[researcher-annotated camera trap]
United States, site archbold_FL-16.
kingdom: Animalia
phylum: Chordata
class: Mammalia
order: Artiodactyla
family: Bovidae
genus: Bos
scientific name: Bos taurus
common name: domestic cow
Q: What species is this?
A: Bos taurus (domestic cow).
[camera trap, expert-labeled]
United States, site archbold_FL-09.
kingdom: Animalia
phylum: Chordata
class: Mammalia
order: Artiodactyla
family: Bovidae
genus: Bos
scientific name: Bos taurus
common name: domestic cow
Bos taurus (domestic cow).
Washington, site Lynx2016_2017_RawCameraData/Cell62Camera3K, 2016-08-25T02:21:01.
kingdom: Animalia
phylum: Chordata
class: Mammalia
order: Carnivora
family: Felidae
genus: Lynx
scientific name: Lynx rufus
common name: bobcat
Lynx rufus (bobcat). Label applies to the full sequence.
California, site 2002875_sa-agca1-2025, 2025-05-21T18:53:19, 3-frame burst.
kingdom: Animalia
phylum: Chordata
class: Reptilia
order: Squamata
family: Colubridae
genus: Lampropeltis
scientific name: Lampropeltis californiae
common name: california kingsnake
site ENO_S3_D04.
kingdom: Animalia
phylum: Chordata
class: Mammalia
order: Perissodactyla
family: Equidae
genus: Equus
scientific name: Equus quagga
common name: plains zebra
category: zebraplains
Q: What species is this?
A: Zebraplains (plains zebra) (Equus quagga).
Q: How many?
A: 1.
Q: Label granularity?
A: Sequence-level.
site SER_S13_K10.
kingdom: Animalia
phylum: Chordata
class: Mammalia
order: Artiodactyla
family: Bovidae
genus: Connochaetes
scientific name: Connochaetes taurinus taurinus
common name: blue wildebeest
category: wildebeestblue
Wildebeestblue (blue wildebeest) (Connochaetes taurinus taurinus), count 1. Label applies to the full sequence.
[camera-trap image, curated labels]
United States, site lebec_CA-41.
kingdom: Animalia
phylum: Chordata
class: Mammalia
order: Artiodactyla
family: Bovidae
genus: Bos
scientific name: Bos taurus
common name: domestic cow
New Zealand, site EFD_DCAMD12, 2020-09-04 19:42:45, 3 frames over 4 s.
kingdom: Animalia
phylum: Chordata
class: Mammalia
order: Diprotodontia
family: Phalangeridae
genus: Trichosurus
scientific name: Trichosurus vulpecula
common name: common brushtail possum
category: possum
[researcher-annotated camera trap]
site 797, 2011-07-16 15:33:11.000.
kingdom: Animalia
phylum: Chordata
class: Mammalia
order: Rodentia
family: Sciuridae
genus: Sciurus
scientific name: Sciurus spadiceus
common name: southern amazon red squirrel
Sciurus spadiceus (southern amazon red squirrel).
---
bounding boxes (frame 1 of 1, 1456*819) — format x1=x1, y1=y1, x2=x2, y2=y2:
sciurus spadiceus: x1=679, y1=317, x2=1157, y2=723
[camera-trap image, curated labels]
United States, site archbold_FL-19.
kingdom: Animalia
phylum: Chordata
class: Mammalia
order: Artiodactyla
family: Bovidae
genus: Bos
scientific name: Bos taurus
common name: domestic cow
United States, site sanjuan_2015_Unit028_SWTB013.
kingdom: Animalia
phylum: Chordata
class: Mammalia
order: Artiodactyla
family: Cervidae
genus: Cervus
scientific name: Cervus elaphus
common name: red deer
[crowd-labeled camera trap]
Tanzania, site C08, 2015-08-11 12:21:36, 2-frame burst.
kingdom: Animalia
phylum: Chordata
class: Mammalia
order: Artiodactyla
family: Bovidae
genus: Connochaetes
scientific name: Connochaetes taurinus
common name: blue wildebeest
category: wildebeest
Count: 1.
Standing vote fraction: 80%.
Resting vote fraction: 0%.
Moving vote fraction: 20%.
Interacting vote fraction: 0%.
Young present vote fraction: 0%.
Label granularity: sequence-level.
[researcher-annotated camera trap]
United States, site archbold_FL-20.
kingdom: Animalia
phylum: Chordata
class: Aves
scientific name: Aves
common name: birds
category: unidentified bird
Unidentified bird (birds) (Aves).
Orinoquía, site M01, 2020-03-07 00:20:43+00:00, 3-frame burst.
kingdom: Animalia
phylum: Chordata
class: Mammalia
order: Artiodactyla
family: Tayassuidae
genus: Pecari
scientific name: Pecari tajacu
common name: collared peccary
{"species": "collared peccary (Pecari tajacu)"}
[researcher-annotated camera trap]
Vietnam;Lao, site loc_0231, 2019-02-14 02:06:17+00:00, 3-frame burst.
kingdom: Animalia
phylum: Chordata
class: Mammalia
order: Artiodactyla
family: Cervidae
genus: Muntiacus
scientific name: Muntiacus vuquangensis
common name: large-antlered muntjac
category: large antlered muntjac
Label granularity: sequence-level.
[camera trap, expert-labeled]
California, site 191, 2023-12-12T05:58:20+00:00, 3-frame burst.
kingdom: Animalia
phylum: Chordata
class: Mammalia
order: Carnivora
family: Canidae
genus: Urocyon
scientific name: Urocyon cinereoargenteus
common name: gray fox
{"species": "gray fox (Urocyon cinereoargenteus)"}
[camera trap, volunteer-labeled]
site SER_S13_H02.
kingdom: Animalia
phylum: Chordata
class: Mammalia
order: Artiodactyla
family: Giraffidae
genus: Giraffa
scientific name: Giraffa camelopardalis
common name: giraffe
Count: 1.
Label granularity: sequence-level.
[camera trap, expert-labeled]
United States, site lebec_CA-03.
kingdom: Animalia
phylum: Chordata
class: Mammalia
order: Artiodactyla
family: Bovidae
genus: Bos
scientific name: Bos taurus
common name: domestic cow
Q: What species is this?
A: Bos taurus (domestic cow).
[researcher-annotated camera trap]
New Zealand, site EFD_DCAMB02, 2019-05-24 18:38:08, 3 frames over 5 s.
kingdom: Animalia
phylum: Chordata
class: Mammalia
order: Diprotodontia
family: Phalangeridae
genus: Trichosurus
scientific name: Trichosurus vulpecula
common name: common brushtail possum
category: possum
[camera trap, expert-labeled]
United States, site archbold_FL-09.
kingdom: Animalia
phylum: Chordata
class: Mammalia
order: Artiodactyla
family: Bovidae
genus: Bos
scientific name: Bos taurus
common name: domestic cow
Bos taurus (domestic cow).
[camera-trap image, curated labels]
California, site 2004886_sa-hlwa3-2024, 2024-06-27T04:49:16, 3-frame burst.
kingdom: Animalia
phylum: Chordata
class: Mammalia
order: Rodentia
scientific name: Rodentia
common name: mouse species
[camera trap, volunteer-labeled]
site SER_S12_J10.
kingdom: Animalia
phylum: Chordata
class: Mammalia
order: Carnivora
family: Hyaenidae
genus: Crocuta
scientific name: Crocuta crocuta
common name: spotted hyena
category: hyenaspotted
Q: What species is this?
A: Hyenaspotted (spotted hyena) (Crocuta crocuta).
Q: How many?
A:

- Your objective: Every record above is to be given again precisely.

- Answer area:
[researcher-annotated camera trap]
United States, site archbold_FL-16.
kingdom: Animalia
phylum: Chordata
class: Mammalia
order: Artiodactyla
family: Bovidae
genus: Bos
scientific name: Bos taurus
common name: domestic cow
Q: What species is this?
A: Bos taurus (domestic cow).
[camera trap, expert-labeled]
United States, site archbold_FL-09.
kingdom: Animalia
phylum: Chordata
class: Mammalia
order: Artiodactyla
family: Bovidae
genus: Bos
scientific name: Bos taurus
common name: domestic cow
Bos taurus (domestic cow).
Washington, site Lynx2016_2017_RawCameraData/Cell62Camera3K, 2016-08-25T02:21:01.
kingdom: Animalia
phylum: Chordata
class: Mammalia
order: Carnivora
family: Felidae
genus: Lynx
scientific name: Lynx rufus
common name: bobcat
Lynx rufus (bobcat). Label applies to the full sequence.
California, site 2002875_sa-agca1-2025, 2025-05-21T18:53:19, 3-frame burst.
kingdom: Animalia
phylum: Chordata
class: Reptilia
order: Squamata
family: Colubridae
genus: Lampropeltis
scientific name: Lampropeltis californiae
common name: california kingsnake
site ENO_S3_D04.
kingdom: Animalia
phylum: Chordata
class: Mammalia
order: Perissodactyla
family: Equidae
genus: Equus
scientific name: Equus quagga
common name: plains zebra
category: zebraplains
Q: What species is this?
A: Zebraplains (plains zebra) (Equus quagga).
Q: How many?
A: 1.
Q: Label granularity?
A: Sequence-level.
site SER_S13_K10.
kingdom: Animalia
phylum: Chordata
class: Mammalia
order: Artiodactyla
family: Bovidae
genus: Connochaetes
scientific name: Connochaetes taurinus taurinus
common name: blue wildebeest
category: wildebeestblue
Wildebeestblue (blue wildebeest) (Connochaetes taurinus taurinus), count 1. Label applies to the full sequence.
[camera-trap image, curated labels]
United States, site lebec_CA-41.
kingdom: Animalia
phylum: Chordata
class: Mammalia
order: Artiodactyla
family: Bovidae
genus: Bos
scientific name: Bos taurus
common name: domestic cow
New Zealand, site EFD_DCAMD12, 2020-09-04 19:42:45, 3 frames over 4 s.
kingdom: Animalia
phylum: Chordata
class: Mammalia
order: Diprotodontia
family: Phalangeridae
genus: Trichosurus
scientific name: Trichosurus vulpecula
common name: common brushtail possum
category: possum
[researcher-annotated camera trap]
site 797, 2011-07-16 15:33:11.000.
kingdom: Animalia
phylum: Chordata
class: Mammalia
order: Rodentia
family: Sciuridae
genus: Sciurus
scientific name: Sciurus spadiceus
common name: southern amazon red squirrel
Sciurus spadiceus (southern amazon red squirrel).
---
bounding boxes (frame 1 of 1, 1456*819) — format x1=x1, y1=y1, x2=x2, y2=y2:
sciurus spadiceus: x1=679, y1=317, x2=1157, y2=723
[camera-trap image, curated labels]
United States, site archbold_FL-19.
kingdom: Animalia
phylum: Chordata
class: Mammalia
order: Artiodactyla
family: Bovidae
genus: Bos
scientific name: Bos taurus
common name: domestic cow
United States, site sanjuan_2015_Unit028_SWTB013.
kingdom: Animalia
phylum: Chordata
class: Mammalia
order: Artiodactyla
family: Cervidae
genus: Cervus
scientific name: Cervus elaphus
common name: red deer
[crowd-labeled camera trap]
Tanzania, site C08, 2015-08-11 12:21:36, 2-frame burst.
kingdom: Animalia
phylum: Chordata
class: Mammalia
order: Artiodactyla
family: Bovidae
genus: Connochaetes
scientific name: Connochaetes taurinus
common name: blue wildebeest
category: wildebeest
Count: 1.
Standing vote fraction: 80%.
Resting vote fraction: 0%.
Moving vote fraction: 20%.
Interacting vote fraction: 0%.
Young present vote fraction: 0%.
Label granularity: sequence-level.
[researcher-annotated camera trap]
United States, site archbold_FL-20.
kingdom: Animalia
phylum: Chordata
class: Aves
scientific name: Aves
common name: birds
category: unidentified bird
Unidentified bird (birds) (Aves).
Orinoquía, site M01, 2020-03-07 00:20:43+00:00, 3-frame burst.
kingdom: Animalia
phylum: Chordata
class: Mammalia
order: Artiodactyla
family: Tayassuidae
genus: Pecari
scientific name: Pecari tajacu
common name: collared peccary
{"species": "collared peccary (Pecari tajacu)"}
[researcher-annotated camera trap]
Vietnam;Lao, site loc_0231, 2019-02-14 02:06:17+00:00, 3-frame burst.
kingdom: Animalia
phylum: Chordata
class: Mammalia
order: Artiodactyla
family: Cervidae
genus: Muntiacus
scientific name: Muntiacus vuquangensis
common name: large-antlered muntjac
category: large antlered muntjac
Label granularity: sequence-level.
[camera trap, expert-labeled]
California, site 191, 2023-12-12T05:58:20+00:00, 3-frame burst.
kingdom: Animalia
phylum: Chordata
class: Mammalia
order: Carnivora
family: Canidae
genus: Urocyon
scientific name: Urocyon cinereoargenteus
common name: gray fox
{"species": "gray fox (Urocyon cinereoargenteus)"}
[camera trap, volunteer-labeled]
site SER_S13_H02.
kingdom: Animalia
phylum: Chordata
class: Mammalia
order: Artiodactyla
family: Giraffidae
genus: Giraffa
scientific name: Giraffa camelopardalis
common name: giraffe
Count: 1.
Label granularity: sequence-level.
[camera trap, expert-labeled]
United States, site lebec_CA-03.
kingdom: Animalia
phylum: Chordata
class: Mammalia
order: Artiodactyla
family: Bovidae
genus: Bos
scientific name: Bos taurus
common name: domestic cow
Q: What species is this?
A: Bos taurus (domestic cow).
[researcher-annotated camera trap]
New Zealand, site EFD_DCAMB02, 2019-05-24 18:38:08, 3 frames over 5 s.
kingdom: Animalia
phylum: Chordata
class: Mammalia
order: Diprotodontia
family: Phalangeridae
genus: Trichosurus
scientific name: Trichosurus vulpecula
common name: common brushtail possum
category: possum
[camera trap, expert-labeled]
United States, site archbold_FL-09.
kingdom: Animalia
phylum: Chordata
class: Mammalia
order: Artiodactyla
family: Bovidae
genus: Bos
scientific name: Bos taurus
common name: domestic cow
Bos taurus (domestic cow).
[camera-trap image, curated labels]
California, site 2004886_sa-hlwa3-2024, 2024-06-27T04:49:16, 3-frame burst.
kingdom: Animalia
phylum: Chordata
class: Mammalia
order: Rodentia
scientific name: Rodentia
common name: mouse species
[camera trap, volunteer-labeled]
site SER_S12_J10.
kingdom: Animalia
phylum: Chordata
class: Mammalia
order: Carnivora
family: Hyaenidae
genus: Crocuta
scientific name: Crocuta crocuta
common name: spotted hyena
category: hyenaspotted
Q: What species is this?
A: Hyenaspotted (spotted hyena) (Crocuta crocuta).
Q: How many?
A:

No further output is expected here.